INSIGHTS INTO THE GROWTH OF SILICIC MAGMA SYSTEMS FROM THE GEOCHRONOLOGIC, ELEMENTAL, AND ISOTOPIC RECORD OF ZIRCON IN MIOCENE PLUTONS AND VOLCANIC ROCKS OF THE COLORADO RIVER EXTENSIONAL CORRIDOR, NEVADA


MILLER, Jonathan1, RYAN, Mark1, MILLER, Calvin2, CLAIBORNE, Lily L.2, JOHNSON, Brent1, COLOMBINI, Lindy L.S.2, WOODEN, Joseph L.3, WALKER Jr, Barry A.4 and LIDZBARSKI, Marsha1, (1)Department of Geology, San Jose State University, San Jose, CA 95192-0102, (2)Department of Earth and Environmental Sciences, Vanderbilt University, Nashville, TN 37235, (3)Geological and Environmental Sciences, Stanford University, Stanford, CA 94305, (4)Geosciences, Oregon State University, Corvallis, OR 97330, Jonathan.Miller@sjsu.edu

Recent geochronologic studies have shown overwhelmingly that zircons from small samples of plutons record intra- and intercrystalline age variability that make assigning a unique ‘crystallization age’ based on a zircon ‘date’ ambiguous. The story from mature silicic volcanoes is similar. What the age spread records is contentious but it typically exceeds the thermal lifetimes of large closed system magma bodies. Open system behavior is thus required to unite zircons grown at different times and sometimes in disparate environments, but the mechanisms that mix zircons and the specific sources of zircons remain poorly constrained. Elemental and isotopic studies of zircon offer additional valuable insights into where and how zircons are recycled in silicic magma systems, as demonstrated by our work from mid-shallow crustal Miocene plutons and coeval volcanic rocks in the northern Colorado River Extensional Corridor.

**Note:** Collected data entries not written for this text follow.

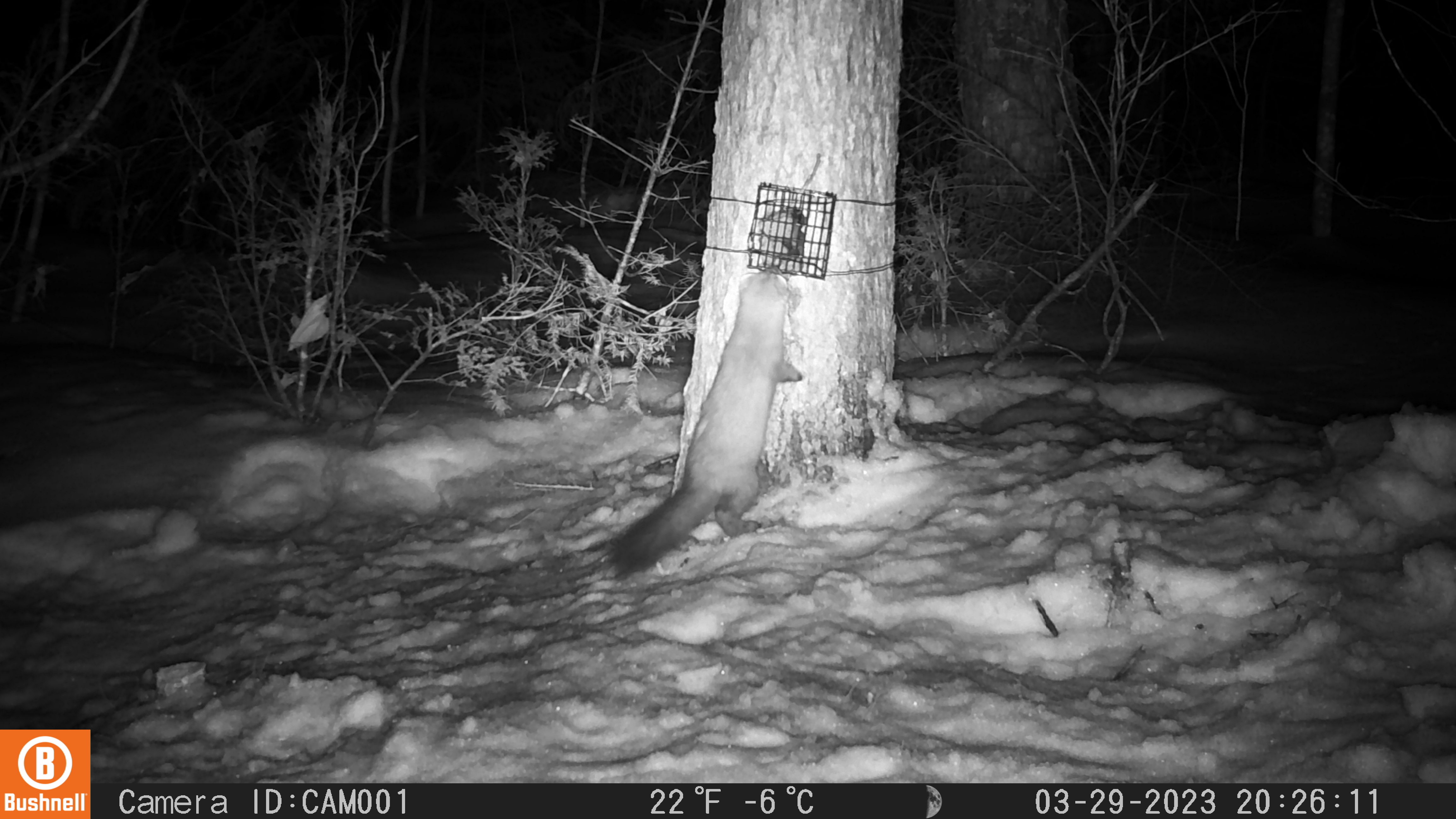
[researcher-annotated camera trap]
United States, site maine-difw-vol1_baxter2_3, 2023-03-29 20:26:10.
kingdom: Animalia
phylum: Chordata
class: Mammalia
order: Carnivora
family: Mustelidae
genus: Martes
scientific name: Martes americana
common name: american marten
American marten (Martes americana).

Zircons show appreciable inter- and intracrystalline age variability (several 105 to 106 years), and often pronounced changes in trace elements and ratios (e.g. Hf, Yb/Gd, Th/U, Eu/Eu*). These shifts record fluctuations in the chemical environments in which the zircons grew, and can often be correlated with temperature changes (Ti-in-zircon thermometry) and changes in whole rock geochemistry and/or saturation in new phases (e.g. sphene). Intercrystalline variation in Hf isotopes (typically 7 to 10 εHf units) and O isotopes (1-2‰ δ18O) from single samples also show that zircons grew in distinct melts, but a surprising result from the Hf isotope data is the remarkable lack of Precambrian zircons (n=4 from >400 analyses), even though whole rock isotope data require a Precambrian crustal component, and all plutons are intruded into Proterozoic crust. This suggests that initial anatectic melts were either undersaturated in zircon, and/or that subsequent replenishment (e.g. by a hotter, more mafic injection) resulted in strong undersaturation and eradication of zircon inherited from crustal sources. Altogether, the data show that the mid-shallow crustal magma chambers that coalesced to form the plutons and that were tapped during eruptions, were periodically dynamic environments in which much of the zircon growth occurred, and in which zircon was efficiently exchanged between magmatic pulses.